#### [What is required]
Print out the data below in full and exactly, skipping the pictures.

#### [Information provided]
★ ★ ★ ★ ★
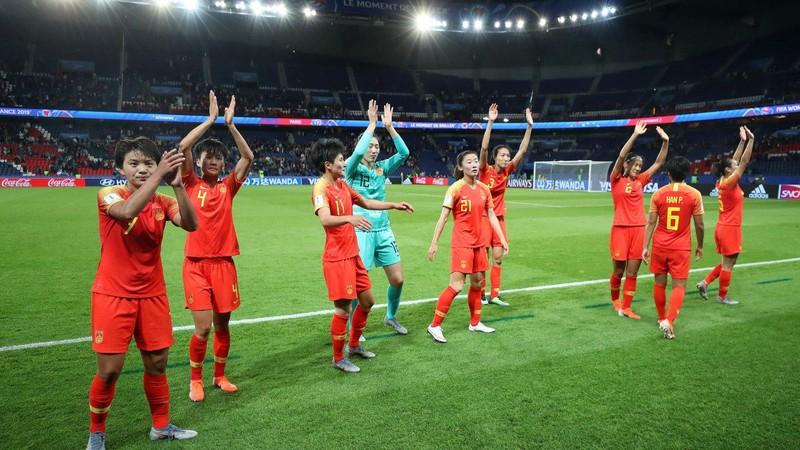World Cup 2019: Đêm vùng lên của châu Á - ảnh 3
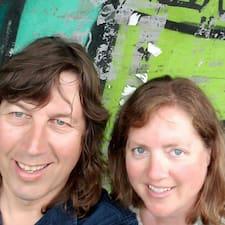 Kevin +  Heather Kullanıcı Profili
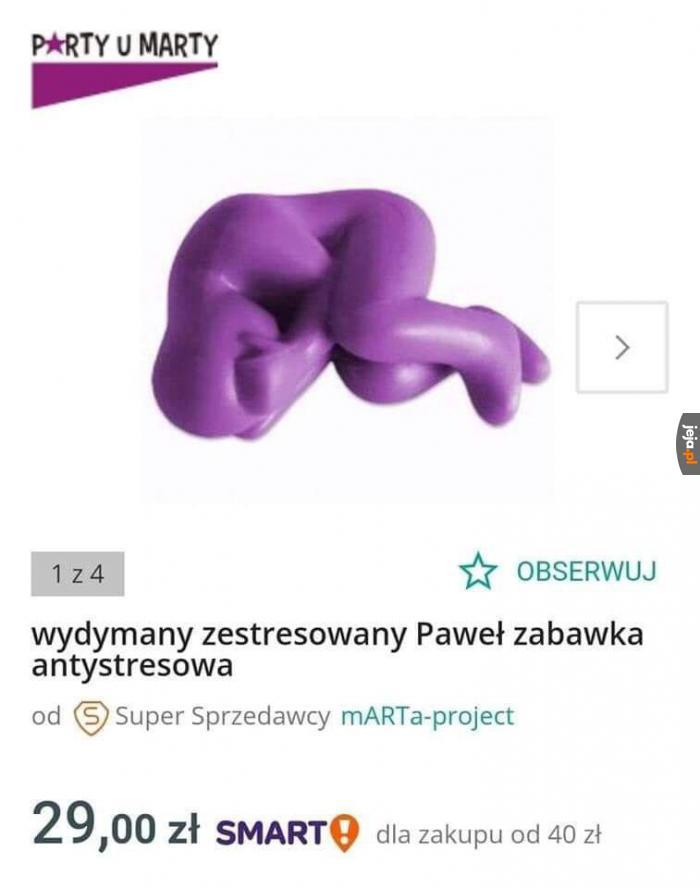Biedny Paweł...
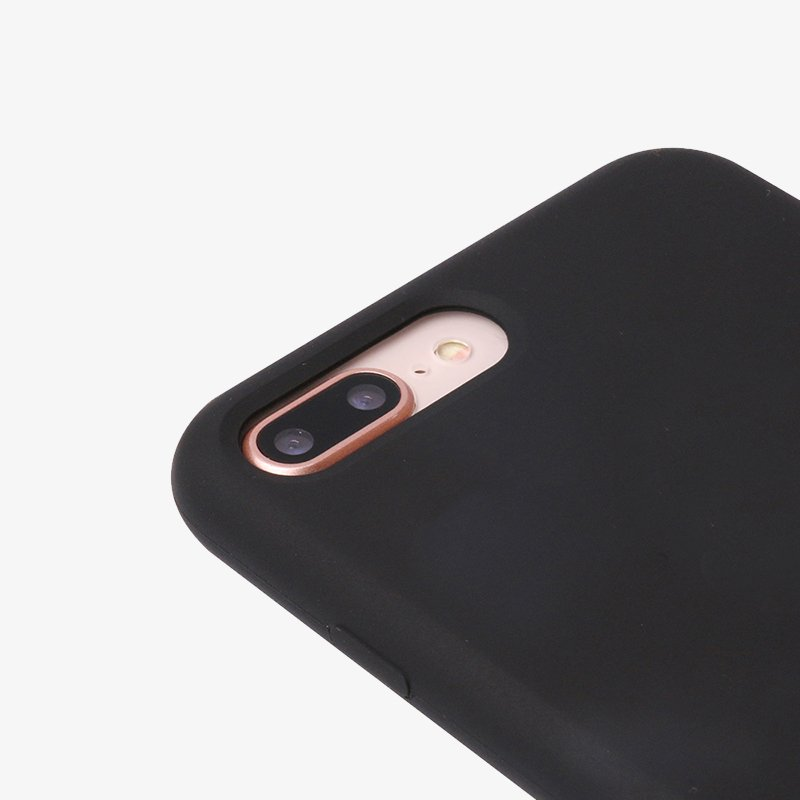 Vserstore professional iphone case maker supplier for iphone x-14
★ ★ ★ ★ ★
#### [Exercise answer]
World Cup 2019: Đêm vùng lên của châu Á - ảnh 3
 Kevin +  Heather Kullanıcı Profili
Biedny Paweł...
 Vserstore professional iphone case maker supplier for iphone x-14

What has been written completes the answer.